**Quoted text**
>> start

Monday, March 31, 2008

Hold on, it's going to be long ride post

1. Phone update: Had to get rid of my oh-so-pretty Pearl. I miss her dearly however the Internet tethering thing didn't work at my house so now I am without Internet and have been since Friday and took my phone back b/c it was pointless to keep her, oh how I miss her.
So..... I got a new phone, let me introduce you to my "new" little friend

LG Scoop
2. Saturday night decided to go out with a friend for a drink or two... Land was at my sisters for the night and The Daddy was out with his brother as well, we were planning on meeting up later on. So we go to my uncles Sports' Bar and have a couple drinks. Well I am not one to "hate" on people however there has been one certain individual that I have never liked, she is what you would consider an individual to be a "psycho", no lie. I haven't talked to her in a long log time and she came up to me at the bar wanting to know why I didn't like her. I have my reasons, as a matter of fact she knows why, not to mention she is a total cocaine addict! Yep that's right, snorts the white powder up her nose... killing herself, but that's besides the point. I tell her to get away from me and to stay away from me, I also give her a few other choice words and then she goes and sits elsewhere, why don't people like her get it? So long story short she got my blood boiling.
3. Here is where the real "stressors" occur. Land came home from an overnight at my sisters house. He loves going there b/c he has so much fun playing with his cousin Spencer who is 3 years older than he is. To no offense to my sister or brother in law but whenever he comes home he is so wound up and kind of naughty, whiny etc and that is only b/c he wants to stay with Spence and play more, they are great with him and he loves them so.

>> end

**Set problem 1**
Copy the listing verbatim from the line containing "Setting player's neck" through the end of the listing.

**Data excerpts**
>> start

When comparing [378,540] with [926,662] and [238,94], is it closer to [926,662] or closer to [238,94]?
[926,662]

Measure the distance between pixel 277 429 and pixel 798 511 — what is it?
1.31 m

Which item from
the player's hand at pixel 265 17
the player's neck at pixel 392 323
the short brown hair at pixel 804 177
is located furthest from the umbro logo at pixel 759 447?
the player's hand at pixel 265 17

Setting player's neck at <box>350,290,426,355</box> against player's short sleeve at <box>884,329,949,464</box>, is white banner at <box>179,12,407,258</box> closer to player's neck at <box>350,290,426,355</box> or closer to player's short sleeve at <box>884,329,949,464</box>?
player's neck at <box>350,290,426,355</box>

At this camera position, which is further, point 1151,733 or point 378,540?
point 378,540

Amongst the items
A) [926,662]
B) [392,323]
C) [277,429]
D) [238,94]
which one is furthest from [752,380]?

>> end

**Set problem 2**
In the blog post, what new phone did the writer get after returning the Pearl?

**Task answer 1**
Setting player's neck at <box>350,290,426,355</box> against player's short sleeve at <box>884,329,949,464</box>, is white banner at <box>179,12,407,258</box> closer to player's neck at <box>350,290,426,355</box> or closer to player's short sleeve at <box>884,329,949,464</box>?
player's neck at <box>350,290,426,355</box>

At this camera position, which is further, point 1151,733 or point 378,540?
point 378,540

Amongst the items
A) [926,662]
B) [392,323]
C) [277,429]
D) [238,94]
which one is furthest from [752,380]?

**Task answer 2**
An LG Scoop.